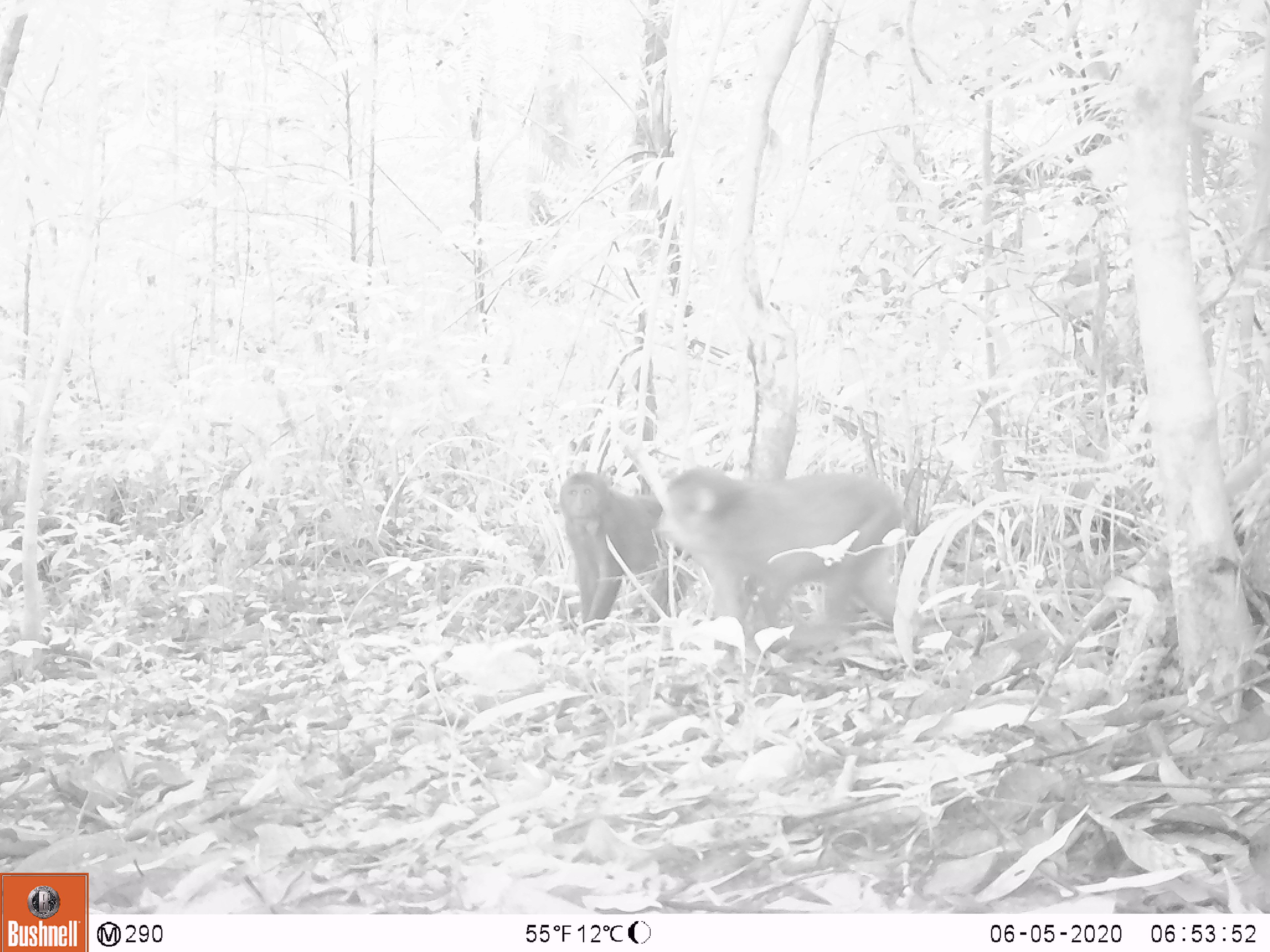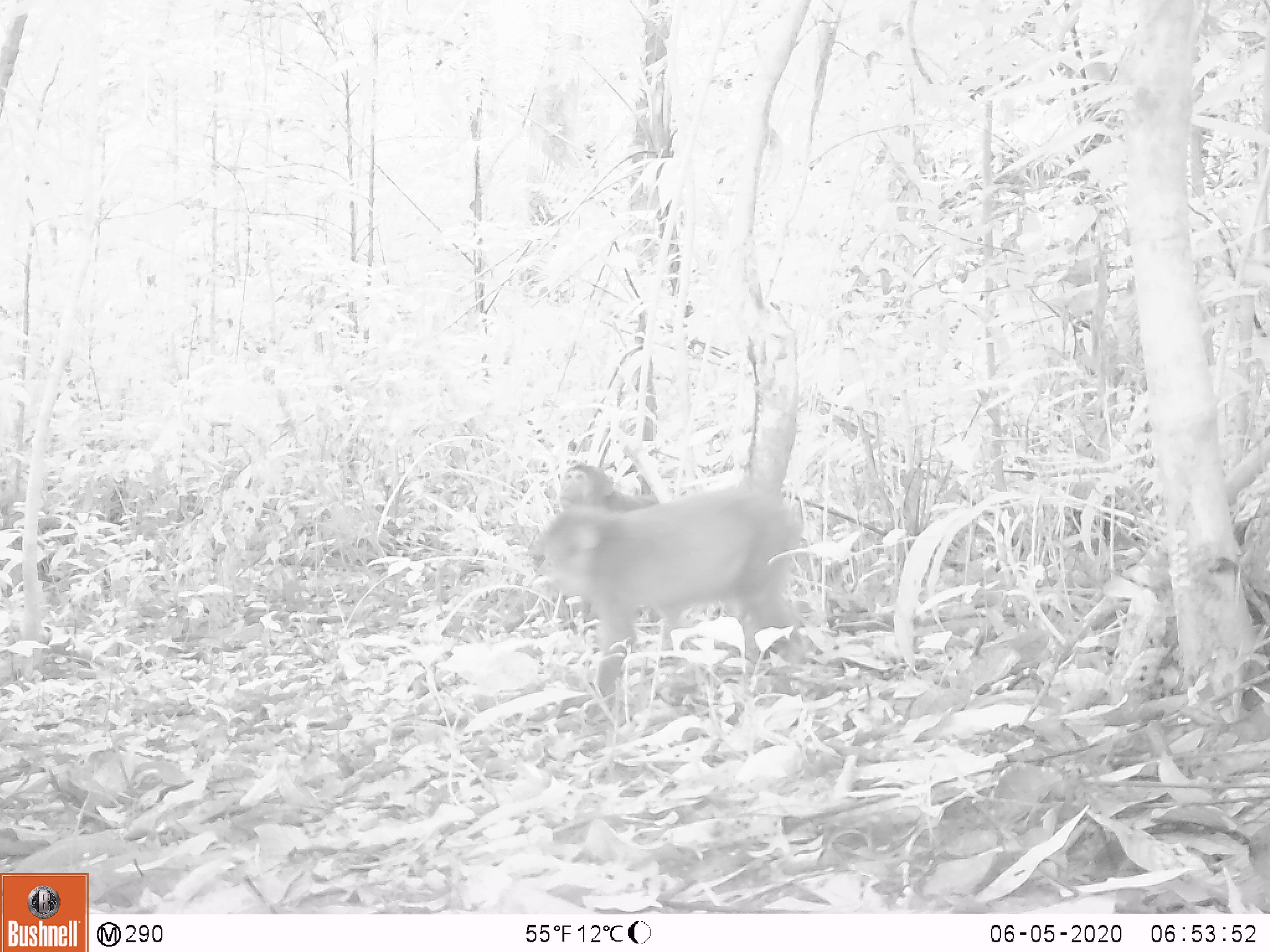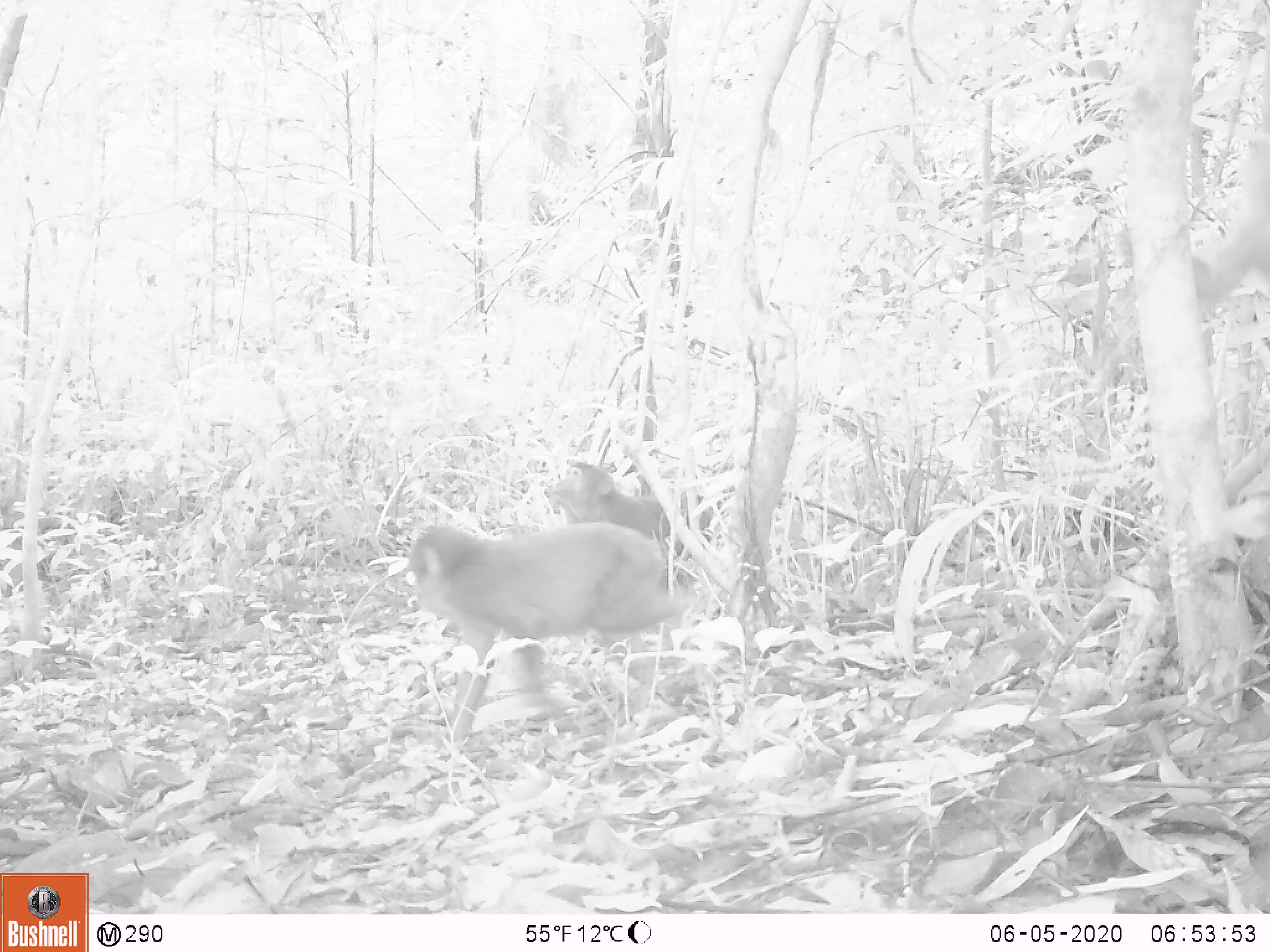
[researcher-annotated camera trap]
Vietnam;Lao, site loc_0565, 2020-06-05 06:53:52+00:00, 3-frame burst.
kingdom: Animalia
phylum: Chordata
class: Mammalia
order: Primates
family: Cercopithecidae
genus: Macaca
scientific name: Macaca arctoides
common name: stump-tailed macaque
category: stump tailed macaque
Stump tailed macaque (stump-tailed macaque) (Macaca arctoides). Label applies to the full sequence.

___

Exercise directions — Everything in the entries above, apart from the images, should be printed exactly.

Output of the exercise —
[researcher-annotated camera trap]
Vietnam;Lao, site loc_0565, 2020-06-05 06:53:52+00:00, 3-frame burst.
kingdom: Animalia
phylum: Chordata
class: Mammalia
order: Primates
family: Cercopithecidae
genus: Macaca
scientific name: Macaca arctoides
common name: stump-tailed macaque
category: stump tailed macaque
Stump tailed macaque (stump-tailed macaque) (Macaca arctoides). Label applies to the full sequence.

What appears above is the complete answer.